Entries provided —
■ ■ ■ ■ ■

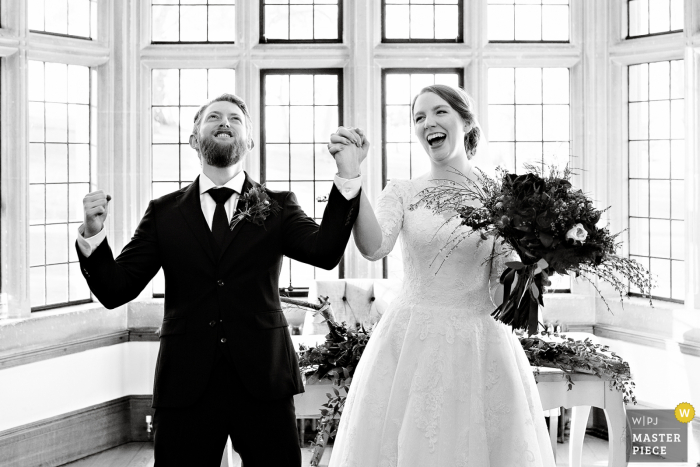 UK wedding photography from the England 		Coombe Lodge showing Pure joy after announcing the couple husband and wife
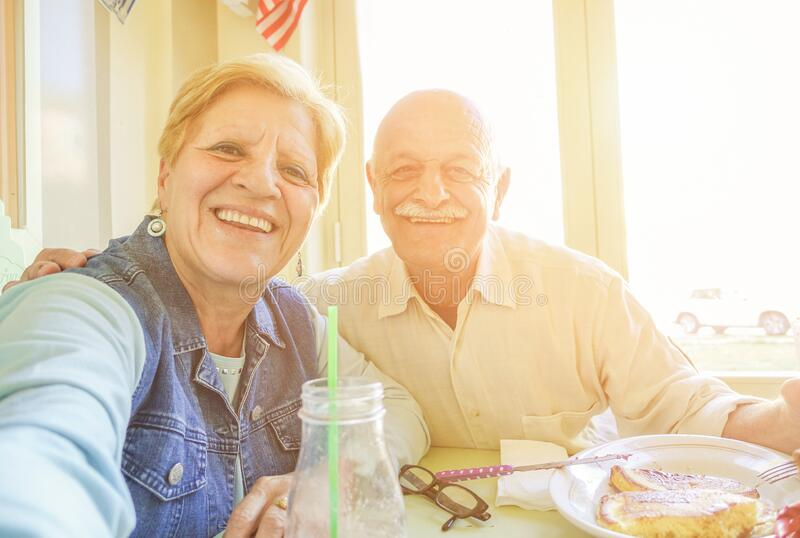 Happy senior couple taking selfie portrait during united states vacation - Mature people enjoying brunch at bar restaurant -. Active elderly and travel concept royalty free stock image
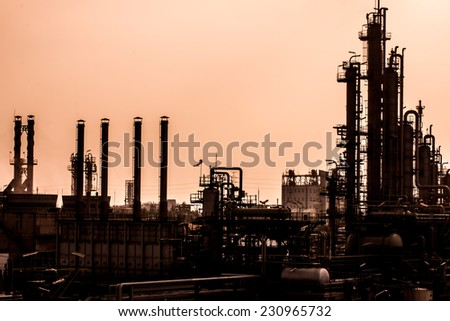petrochemical plant in silhouette image at sun set - stock photo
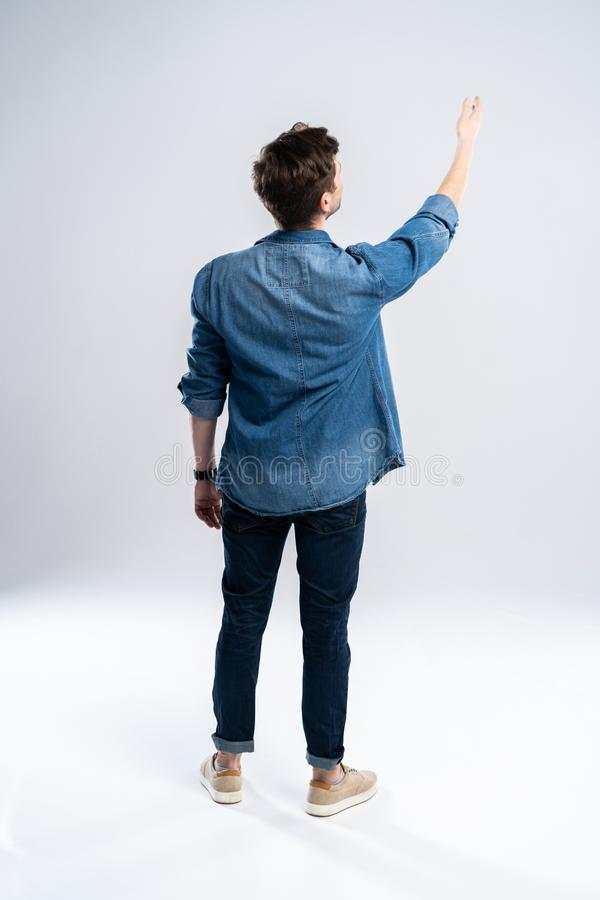 Πίσω άποψη ενός περιστασιακού ατόμου που στέκεται στο άσπρο υπόβαθρο στοκ φωτογραφίες με δικαίωμα ελεύθερης χρήσης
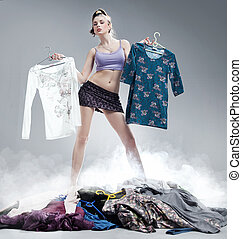 Portrait of pretty young woman choosing new clothes and...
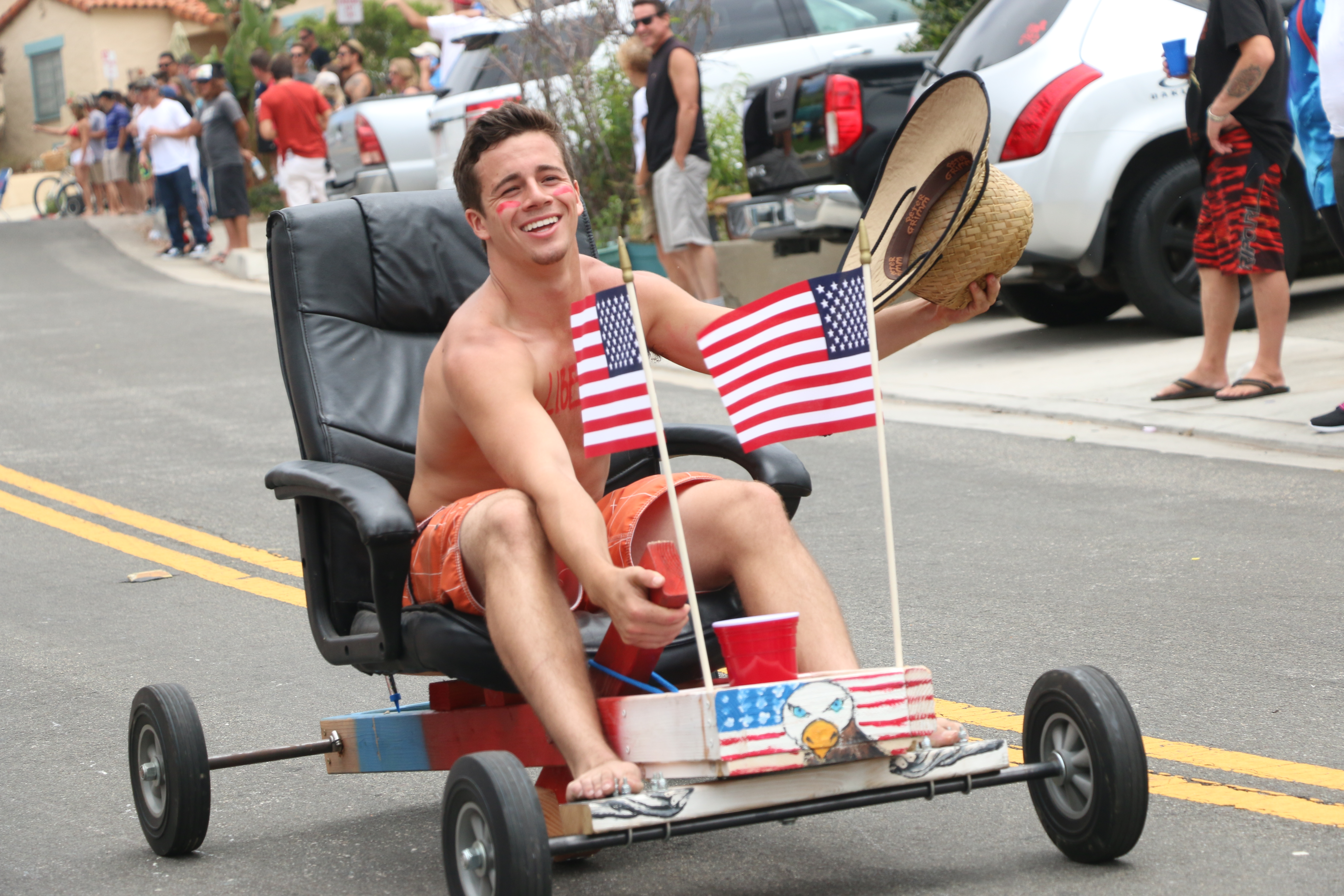 Office chair races take place in San Clemente on Fourth of July. Photo: Eric Heinz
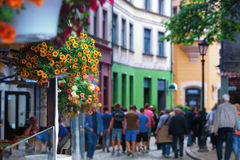 Tourists walking along the street of the old town with flowers i Royalty Free Stock Photos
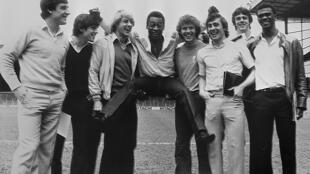 Kenny Sansom (third from right) is pictured with Brazilian great Pele and some of his Arsenal teammates at Highbury Stadium in London in May 1981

■ ■ ■ ■ ■

Transcribe exactly the line containing "Office chair races" and every line after it through the end of the listing above; pictures are not part of the copy.

 Office chair races take place in San Clemente on Fourth of July. Photo: Eric Heinz
 Tourists walking along the street of the old town with flowers i Royalty Free Stock Photos
 Kenny Sansom (third from right) is pictured with Brazilian great Pele and some of his Arsenal teammates at Highbury Stadium in London in May 1981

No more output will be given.